- **TASK DESCRIPTION**: Extend the notebook excerpt below on scoring math-prompting methods by accuracy, starting right after its final line of code.

We will import the helper functions from our `src` module to calculate accuracy and print samples.

In [None]:
import sys
import pandas as pd
from pathlib import Path

# Add the src directory to the Python path to import our modules
sys.path.append('../src')

from llm_math_eval.evaluation import get_accuracy, print_sample_responses

In [None]:
OUTPUT_DIR = Path('../outputs')
all_results = []

# Define all expected result files
result_files = {
    'Direct Prompt (v1)': OUTPUT_DIR / 'direct_prompt_v1.json',
    'Direct Prompt (v2)': OUTPUT_DIR / 'direct_prompt_v2.json',
    'Zero-Shot CoT (v1)': OUTPUT_DIR / 'zero_shot_v1.json',
    'Zero-Shot CoT (v2)': OUTPUT_DIR / 'zero_shot_v2.json',
    'Few-Shot (2-shot)': OUTPUT_DIR / 'few_shot_2.json',
    'Few-Shot (4-shot)': OUTPUT_DIR / 'few_shot_4.json',
    'Few-Shot (8-shot)': OUTPUT_DIR / 'few_shot_8.json',
    'Wrong-Shot (2-shot)': OUTPUT_DIR / 'wrong_shot_2.json',
    'Wrong-Shot (4-shot)': OUTPUT_DIR / 'wrong_shot_4.json',
    'Wrong-Shot (8-shot)': OUTPUT_DIR / 'wrong_shot_8.json',
    'Self-Consistency (K=3)': OUTPUT_DIR / 'self_consistency_3.json',
    'Self-Consistency (K=4)': OUTPUT_DIR / 'self_consistency_4.json',
    'Self-Consistency (K=5)': OUTPUT_DIR / 'self_consistency_5.json',
    'Verbalized Conf. (K=3)': OUTPUT_DIR / 'verbalized_confidence_3.json',
    'Verbalized Conf. (K=4)': OUTPUT_DIR / 'verbalized_confidence_4.json',
    'Verdbalized Conf. (K=5)': OUTPUT_DIR / 'verbalized_confidence_5.json',
    'Subquestion Decomp.': OUTPUT_DIR / 'subquestion.json',
}

print("--- Accuracy Results ---")
for name, path in result_files.items():
    if path.exists():
        acc = get_accuracy(path)
        all_results.append({'Method': name, 'Accuracy': acc})
    else:
        print(f"File not found, skipping: {path}")
        all_results.append({'Method': name, 'Accuracy': None})

# Display results in a clean table
df_results = pd.DataFrame(all_results)

- **DATA TO EXAMINE**:
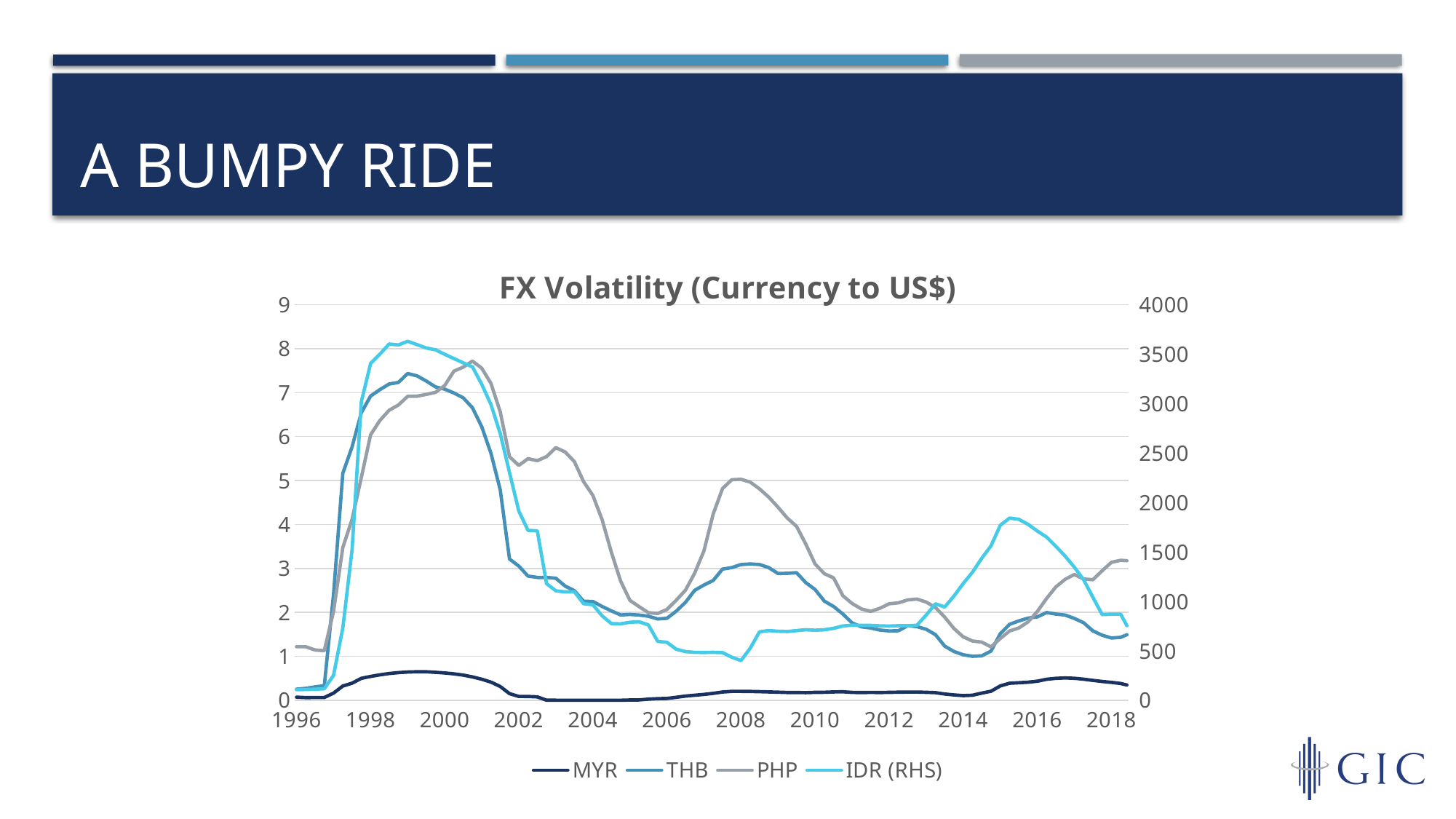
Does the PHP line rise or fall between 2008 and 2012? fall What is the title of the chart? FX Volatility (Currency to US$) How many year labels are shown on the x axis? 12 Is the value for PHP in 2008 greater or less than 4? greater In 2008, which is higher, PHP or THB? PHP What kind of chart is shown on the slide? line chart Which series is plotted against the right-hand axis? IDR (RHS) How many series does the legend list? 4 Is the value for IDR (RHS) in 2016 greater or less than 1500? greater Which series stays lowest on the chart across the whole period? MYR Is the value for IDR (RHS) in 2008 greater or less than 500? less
* * *
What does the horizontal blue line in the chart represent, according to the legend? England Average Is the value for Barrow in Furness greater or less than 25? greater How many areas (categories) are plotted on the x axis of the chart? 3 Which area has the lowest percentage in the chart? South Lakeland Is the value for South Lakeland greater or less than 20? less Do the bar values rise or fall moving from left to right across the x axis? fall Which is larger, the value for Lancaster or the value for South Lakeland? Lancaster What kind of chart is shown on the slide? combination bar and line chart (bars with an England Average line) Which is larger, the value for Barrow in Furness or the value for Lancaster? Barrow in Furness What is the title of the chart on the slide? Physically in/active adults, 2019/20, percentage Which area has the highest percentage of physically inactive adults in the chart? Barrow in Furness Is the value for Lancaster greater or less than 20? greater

- **EXERCISE ANSWER**:
df_results = df_results.dropna()
df_results['Accuracy'] = pd.to_numeric(df_results['Accuracy'], errors='coerce')
df_results = df_results.sort_values(by='Accuracy', ascending=False).reset_index(drop=True)

display(df_results.style.format({'Accuracy': '{:.2%}'}).hide(axis='index'))

### **Sample Analysis**

Let's look at some samples from the best-performing and worst-performing methods.

In [None]:
# Get the name of the best and worst method from our DataFrame
if not df_results.empty and pd.notna(df_results.iloc[0]['Accuracy']):
    best_method_name = df_results.iloc[0]['Method']
    worst_method_name = df_results.iloc[-1]['Method']

    best_file = result_files[best_method_name]
    worst_file = result_files[worst_method_name]

    print(f"\n\n--- Samples from BEST Method: {best_method_name} ---")
    print_sample_responses(best_file, num_samples=3)

    print(f"\n\n--- Samples from WORST Method: {worst_method_name} ---")
    print_sample_responses(worst_file, num_samples=3)
else:
    print("Could not determine best/worst methods. Please ensure result files exist.")

In [None]:
# You can also inspect any specific file
print("\n\n--- Samples from Zero-Shot CoT (v1) ---")
if (OUTPUT_DIR / 'zero_shot_v1.json').exists():
    print_sample_responses(OUTPUT_DIR / 'zero_shot_v1.json', num_samples=3)
else:
    print("File 'zero_shot_v1.json' not found.")